I once heard a parent say to a child following a playground altercation, “don’t get mad, get even.” I was horrified. Whether it comes from shame or fear, the words and the sentiment they carry are the fuel that drives a never-ending cycle of violence. It is the same attitude that among nations perpetuates the arms race and makes disarmament impossible. In the interpersonal realm, however sophisticated, it is the same attitude that simmers the bitter stew of anger and hurt that feeds gossip and backbiting, adult ways of getting even.
The challenge of interpersonal nonviolence is to sweeten the stew, if you will, to turn the anger and the hurt into feelings of loss and desire, loss of connection to the other and the desire to return. When we are able to feel a sense of accomplishment and quiet pride through the transformation of baser feelings, not ignored, but constructively channeled, we will have ended at least one cycle of violence in the world. In our response to the one who caused us hurt, we can create unexpected opportunity for reflection and return on the part of the other.
There is a fine line between recognizing the other as our own or as a stranger, one to whom we are drawn close or from whom we are alienated. In the Torah (Gen. chapter 42), in the Joseph story, a fascinating linguistic root reveals the fineness of the line. Thrown into a pit by his brothers and sold into slavery, Joseph’s trials find him imprisoned in Egypt. The master of dreams, he is called from prison to interpret the dreams of Pharaoh that portend the coming of famine. On the same day that he is released from prison, Joseph comes to be viceroy of all Egypt, appointed to oversee preparation for the famine. From all the surrounding lands, people stream to Egypt to buy food, and among them are Joseph’s brothers. Standing before the second most powerful man in Egypt, they do not recognize their brother, but he recognizes them. All the dramatic tension of that moment is contained in two Hebrew words formed of the same root, vayaki’reym vayitnaker/he recognized them, but he made himself a stranger to them. Two words of the same root, but of opposite meaning, “to recognize” and “to be a stranger,” a fine line between them.

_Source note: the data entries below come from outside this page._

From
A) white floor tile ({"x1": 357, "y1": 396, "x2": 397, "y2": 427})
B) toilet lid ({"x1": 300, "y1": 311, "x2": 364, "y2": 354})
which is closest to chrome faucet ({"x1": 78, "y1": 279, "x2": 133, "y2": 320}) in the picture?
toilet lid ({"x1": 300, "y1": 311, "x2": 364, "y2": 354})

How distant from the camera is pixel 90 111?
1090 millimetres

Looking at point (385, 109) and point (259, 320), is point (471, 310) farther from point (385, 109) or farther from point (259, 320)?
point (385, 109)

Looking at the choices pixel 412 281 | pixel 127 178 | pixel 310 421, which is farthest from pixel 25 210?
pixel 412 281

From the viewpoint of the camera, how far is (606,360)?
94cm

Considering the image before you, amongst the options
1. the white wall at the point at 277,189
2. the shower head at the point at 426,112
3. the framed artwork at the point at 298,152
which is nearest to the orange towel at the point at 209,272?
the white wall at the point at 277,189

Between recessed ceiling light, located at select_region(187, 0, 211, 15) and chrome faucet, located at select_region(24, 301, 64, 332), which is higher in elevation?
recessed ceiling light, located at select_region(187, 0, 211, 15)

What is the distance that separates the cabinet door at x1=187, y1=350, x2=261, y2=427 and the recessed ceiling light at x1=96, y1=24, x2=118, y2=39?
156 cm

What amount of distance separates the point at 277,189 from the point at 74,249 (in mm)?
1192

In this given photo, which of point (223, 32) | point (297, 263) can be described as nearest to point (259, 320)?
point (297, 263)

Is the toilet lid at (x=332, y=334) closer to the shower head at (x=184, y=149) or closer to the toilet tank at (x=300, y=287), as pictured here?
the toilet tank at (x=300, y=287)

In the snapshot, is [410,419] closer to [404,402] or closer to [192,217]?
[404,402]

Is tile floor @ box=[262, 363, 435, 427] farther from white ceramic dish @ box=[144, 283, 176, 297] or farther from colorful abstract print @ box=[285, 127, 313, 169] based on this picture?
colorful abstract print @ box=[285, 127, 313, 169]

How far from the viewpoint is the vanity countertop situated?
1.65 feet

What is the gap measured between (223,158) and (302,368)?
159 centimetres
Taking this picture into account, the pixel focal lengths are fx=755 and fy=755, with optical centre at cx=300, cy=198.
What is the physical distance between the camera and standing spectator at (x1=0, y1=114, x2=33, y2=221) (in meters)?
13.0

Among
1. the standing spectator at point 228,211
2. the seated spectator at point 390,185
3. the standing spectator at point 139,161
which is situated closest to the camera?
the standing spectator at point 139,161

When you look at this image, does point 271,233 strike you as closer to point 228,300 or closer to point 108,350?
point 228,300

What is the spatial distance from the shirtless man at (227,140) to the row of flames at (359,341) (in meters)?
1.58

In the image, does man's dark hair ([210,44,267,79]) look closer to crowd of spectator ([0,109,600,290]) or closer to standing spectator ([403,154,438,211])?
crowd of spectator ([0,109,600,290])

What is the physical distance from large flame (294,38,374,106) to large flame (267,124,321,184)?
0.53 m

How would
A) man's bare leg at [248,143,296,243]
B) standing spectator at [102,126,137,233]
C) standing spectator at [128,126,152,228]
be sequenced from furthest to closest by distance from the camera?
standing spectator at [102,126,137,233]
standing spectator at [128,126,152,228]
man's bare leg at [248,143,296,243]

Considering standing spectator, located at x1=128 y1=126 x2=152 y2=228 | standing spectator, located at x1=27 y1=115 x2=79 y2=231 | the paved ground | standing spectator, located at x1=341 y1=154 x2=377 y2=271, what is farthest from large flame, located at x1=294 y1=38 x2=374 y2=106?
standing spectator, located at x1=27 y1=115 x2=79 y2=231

How Joseph’s thoughts must have swirled in that moment, what to do, what to say? The Torah says that Joseph “spoke roughly” to his brothers. How reasonable to be filled with bitterness for all the suffering their cruelty brought him. This was Joseph’s chance to “get even,” to reveal himself in all his power. Some commentary suggests that Joseph’s first impulse was in fact to speak words of kindness, but a voice rising from inner tension and torment stopped him. Though not evident at first, there is kindness in the elaborate plan Joseph sets forth to test his brothers, to see if they have changed, offering them the opportunity to do t’shuva/repentant turning, that they might turn toward the wholeness they had never known.
Transforming what must have been his own deeply human feelings, Joseph allows for a greater transformation. In that moment of recognition and alienation, the nature of his own response would determine the way of his brothers’ response. The nineteenth century Chassidic master, Rabbi Levi Yizchok of Berditchev, offers a beautiful teaching, that by making himself strange in that first encounter Joseph allowed for fuller recognition later. Of his recognizing them, but making himself a stranger to them, Rebbe Levi Yitzchok teaches, he did not want to cause his brothers pain in the moment of their bowing down to him…; therefore Joseph made himself strange to his brothers in this moment so they would not feel their lowered state and see themselves as vanquished.
Eschewing the opportunity to “get even,” his power not withstanding, Joseph offers an alternative to perpetuating a cycle of violence between him and his brothers. Teaching the dynamics of interpersonal nonviolence, it is a model that all of us can follow. All of a common root, we come to recognize the other as sister and brother.